Unfortunately, that's not the way it works, is it? That sermon we loved can only change us if we put the words to use in our lives. That book is only going to help us as long as we are willing to let our behaviors truly be affected by it. That piece of advice is only going to help us if we put in some effort.

In short, it's not about how significant the words seem, it's how willing we are to put in the work to allow the words to change who we are.

For example, arguably, the first sermon in Christian history was given shortly after Jesus' words here. One of the criminals being punished alongside Jesus feels so stirred by the events taking place – and Jesus' show of forgiveness – that he decides he needs to speak up. Can you imagine? He has the option of just ignoring the goings on and slowly allow his life to end. However, he speaks up.

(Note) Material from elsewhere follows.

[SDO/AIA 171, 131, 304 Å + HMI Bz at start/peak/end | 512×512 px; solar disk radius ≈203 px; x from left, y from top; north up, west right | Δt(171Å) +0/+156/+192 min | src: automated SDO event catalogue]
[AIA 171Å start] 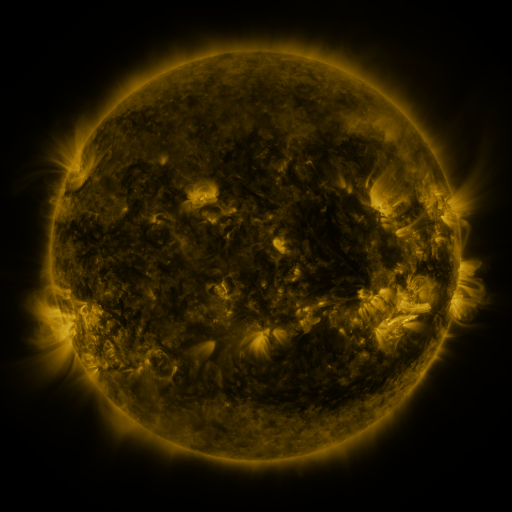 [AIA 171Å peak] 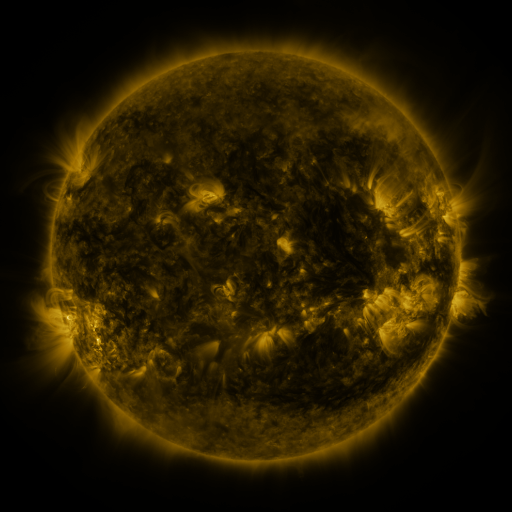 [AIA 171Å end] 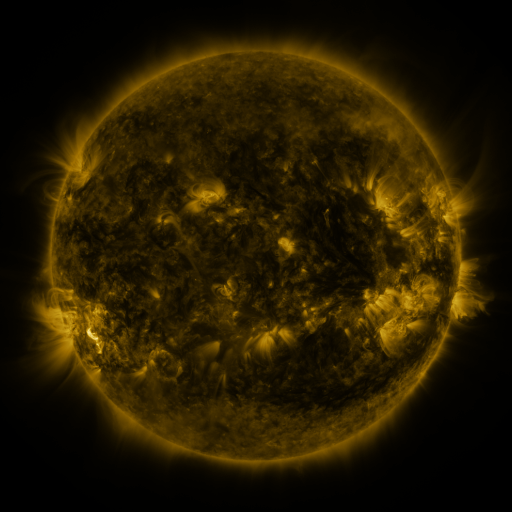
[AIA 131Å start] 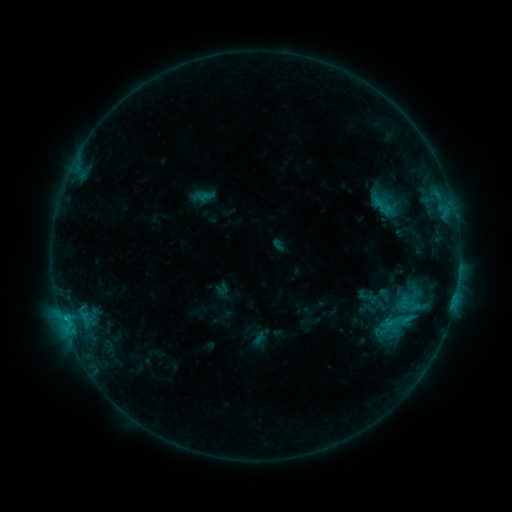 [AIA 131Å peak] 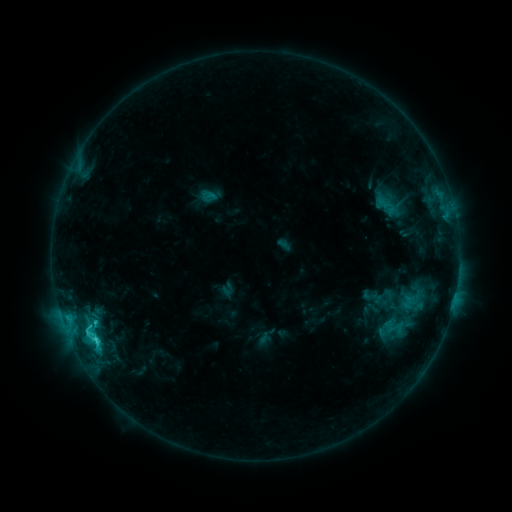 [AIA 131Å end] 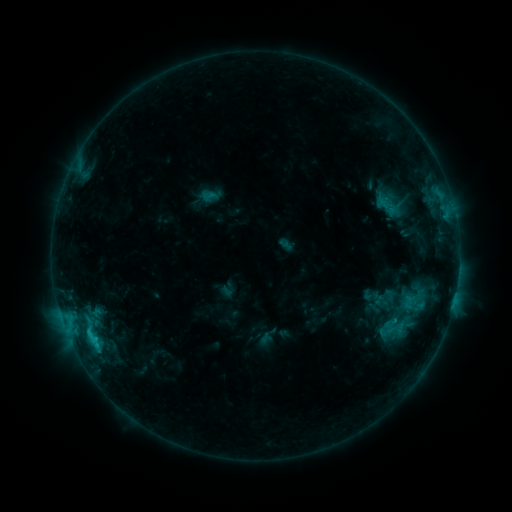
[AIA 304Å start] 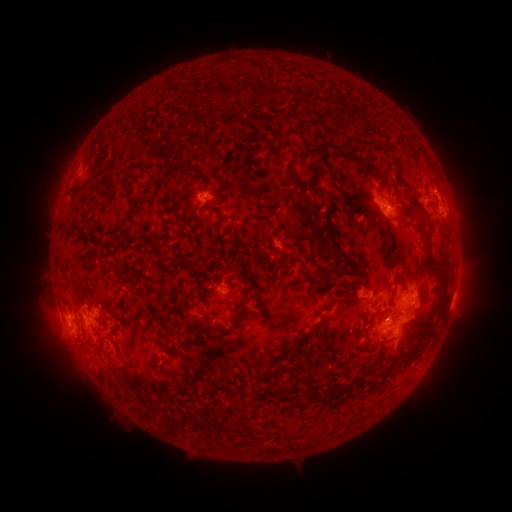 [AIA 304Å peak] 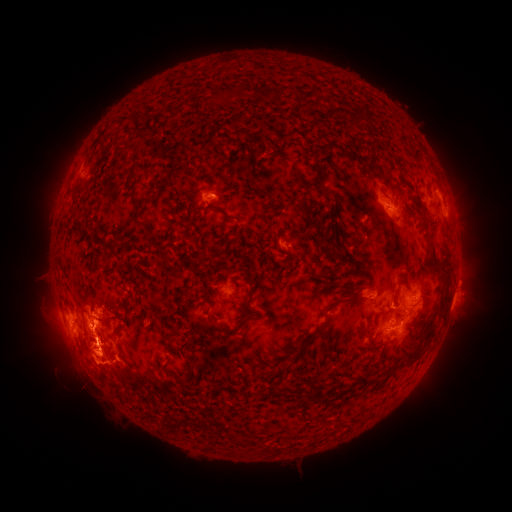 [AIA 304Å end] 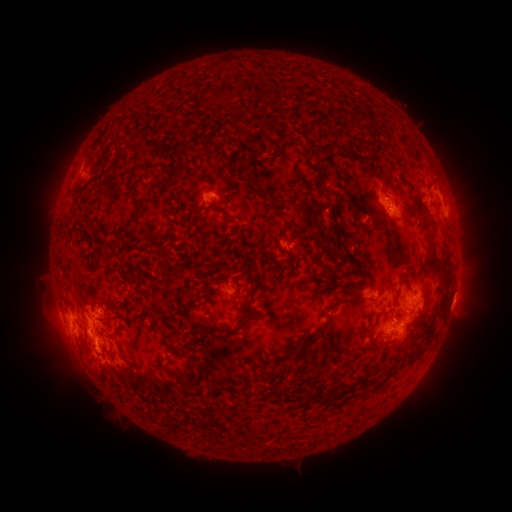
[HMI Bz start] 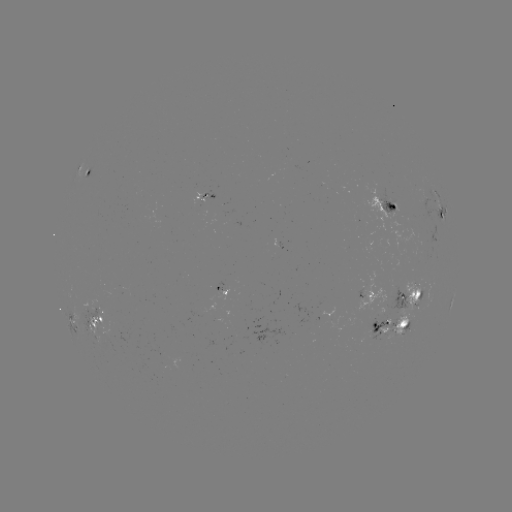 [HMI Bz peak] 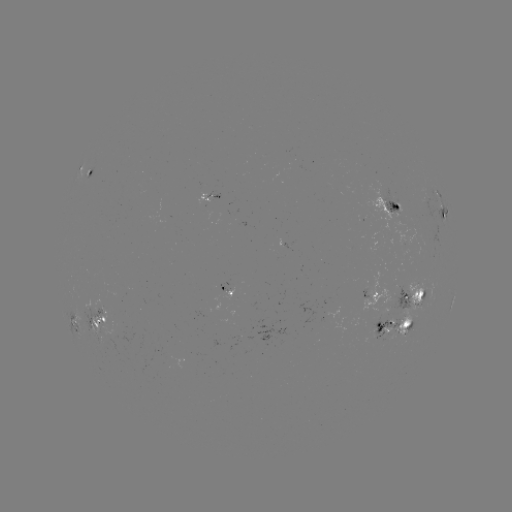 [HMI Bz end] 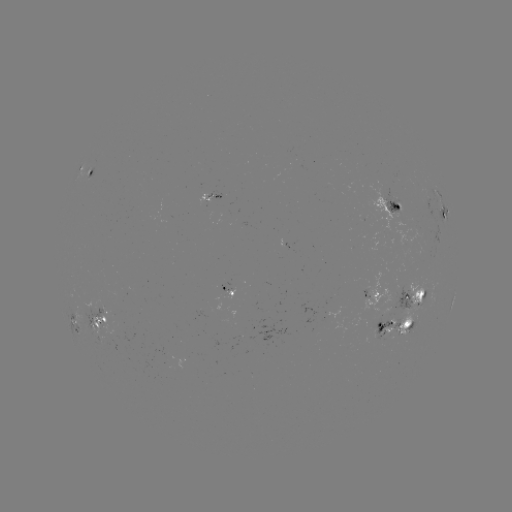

“Don't you fear God? We have done our crimes and are now suffering their consequences. This man, however, has done nothing wrong. Remember me when you come into your kingdom.”

Don't we all wish sermons were that short?

In the darkest and most challenging time of his life, this criminal allows Jesus' words to change him. For our lives to be similarly changed, we must be willing to put in the effort to change because of the words.

There are no magic words. The magic happens when it is words that spur us into action.

Jesus may not have said them. I think we need to allow for that possibility. What we don't have to allow for is that these words aren't amazing.

There's really not much more to say about them. They speak for themselves. They aren't the only of Jesus last words from the cross, but they are certainly important for us to hear.

And thanks be to God for our hearing them.